* _Direction 1_:
Render the entries as a JSON list of strings, one per line and without blank lines, covering everything from the first line of the entries down to the line containing "masks as SVG.". Leave the pictures out.

* _Quoted passage_:
::::::::

United States District Court, N.D. Illinois, Eastern Division
BOARD OF TRUSTEES OF THE AUTOMOBILE MECHANICS' LOCAL NO. 701 UNION AND INDUSTRY WELFARE FUND; and BOARD OF TRUSTEES OF THE AUTOMOBILE MECHANICS' LOCAL NO. 701 UNION AND INDUSTRY PENSION FUND, Plaintiffs,
BELAND & WIEGERS ENTERPRISES, INC., an Illinois Corporation, DANIEL J. BELAND, an individual, and BERNARD WIEGERS, an individual, Defendants.
MEMORANDUM OPINION & ORDER
JOAN B. GOTTSCHALL, District Judge.
On June 3, 2013, Plaintiffs Board of Trustees of the Automobile Mechanics' Local No. 701 Union and Welfare Fund and Board of Trustees of the Automobile Mechanics' Local No. 701 Union and Industry Pension Fund (collectively, "Plaintiffs") sued Defendants Beland & Wiegers Enterprises, Inc. ("B&W"), Daniel J. Beland ("Beland"), and Bernard Wiegers ("Wiegers"). Plaintiffs alleged that B&W breached its collective bargaining agreement ("CBA") in violation of ERISA and that all Defendants were responsible for the full amount of withdrawal liability as a result of B&W's complete withdrawal from the pension funds. After discovery, Plaintiffs moved for summary judgment. On August 21, 2014, this court entered summary judgment against B&W and denied summary judgment against Beland.
Now before the court is Plaintiffs' motion for reconsideration of the court's order denying summary judgment as to Beland as an individual. For the reasons detailed below, the court grants Plaintiffs' motion for reconsideration and vacates its August 21, 2014 Order.
Beland is the sole owner of B&W, an Illinois corporation. He became the sole owner in 2005 when his partner, Wiegers, retired and Beland instituted a buyout. In 2010, B&W entered into a CBA with the Automobile Mechanics' Local Union No. 701. As part of the CBA, B&W agreed to be bound by the provisions of the Agreements and Declarations of Trust ("Trust Agreements"), which in turn created a pension fund and a welfare fund ("Funds"): the Automobile Mechanics' Local Union No. 701 and Industry Pension Fund and the Automobile Mechanics' Local No. 701 Union and Industry Welfare Fund.

::::::::

* _Direction 2_:
List every defendant named in the court opinion above.

Saved data entries
::::::::

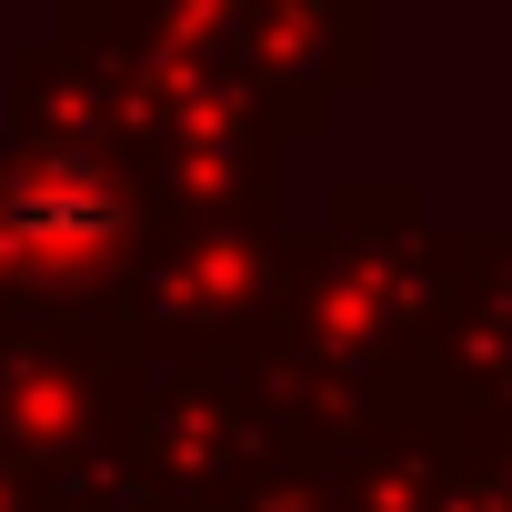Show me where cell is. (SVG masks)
Here are the masks:
<instances>
[{
    "mask_svg": "<svg viewBox=\"0 0 512 512\" xmlns=\"http://www.w3.org/2000/svg\"><path fill=\"white\" fill-rule=\"evenodd\" d=\"M111 231H121V191L91 161H71V151L21 161L11 191H0V241L41 251V262H81V251H101Z\"/></svg>",
    "mask_w": 512,
    "mask_h": 512,
    "instance_id": "6da1fadb",
    "label": "cell"
}]
</instances>
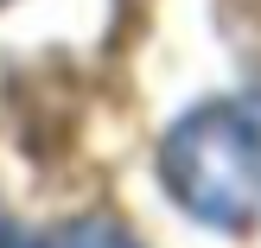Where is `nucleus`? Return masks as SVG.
Wrapping results in <instances>:
<instances>
[{
    "mask_svg": "<svg viewBox=\"0 0 261 248\" xmlns=\"http://www.w3.org/2000/svg\"><path fill=\"white\" fill-rule=\"evenodd\" d=\"M166 185L198 223L255 229L261 223V115L242 102H211L185 115L160 153Z\"/></svg>",
    "mask_w": 261,
    "mask_h": 248,
    "instance_id": "f257e3e1",
    "label": "nucleus"
},
{
    "mask_svg": "<svg viewBox=\"0 0 261 248\" xmlns=\"http://www.w3.org/2000/svg\"><path fill=\"white\" fill-rule=\"evenodd\" d=\"M51 248H127L115 229H102V223H76V229H64Z\"/></svg>",
    "mask_w": 261,
    "mask_h": 248,
    "instance_id": "f03ea898",
    "label": "nucleus"
},
{
    "mask_svg": "<svg viewBox=\"0 0 261 248\" xmlns=\"http://www.w3.org/2000/svg\"><path fill=\"white\" fill-rule=\"evenodd\" d=\"M0 248H32V242H19L13 229H0Z\"/></svg>",
    "mask_w": 261,
    "mask_h": 248,
    "instance_id": "7ed1b4c3",
    "label": "nucleus"
}]
</instances>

::::::::

* _Right answer 1_:
[
  "Show me where cell is. (SVG masks)",
  "Here are the masks:",
  "<instances>",
  "[{",
  "    \"mask_svg\": \"<svg viewBox=\\\"0 0 512 512\\\" xmlns=\\\"http://www.w3.org/2000/svg\\\"><path fill=\\\"white\\\" fill-rule=\\\"evenodd\\\" d=\\\"M111 231H121V191L91 161H71V151L21 161L11 191H0V241L41 251V262H81V251H101Z\\\"/></svg>\",",
  "    \"mask_w\": 512,",
  "    \"mask_h\": 512,",
  "    \"instance_id\": \"6da1fadb\",",
  "    \"label\": \"cell\"",
  "}]",
  "</instances>",
  "Where is `nucleus`? Return masks as SVG."
]

* _Right answer 2_:
- Beland & Wiegers Enterprises, Inc. ("B&W"), an Illinois corporation
- Daniel J. Beland ("Beland"), an individual
- Bernard Wiegers ("Wiegers"), an individual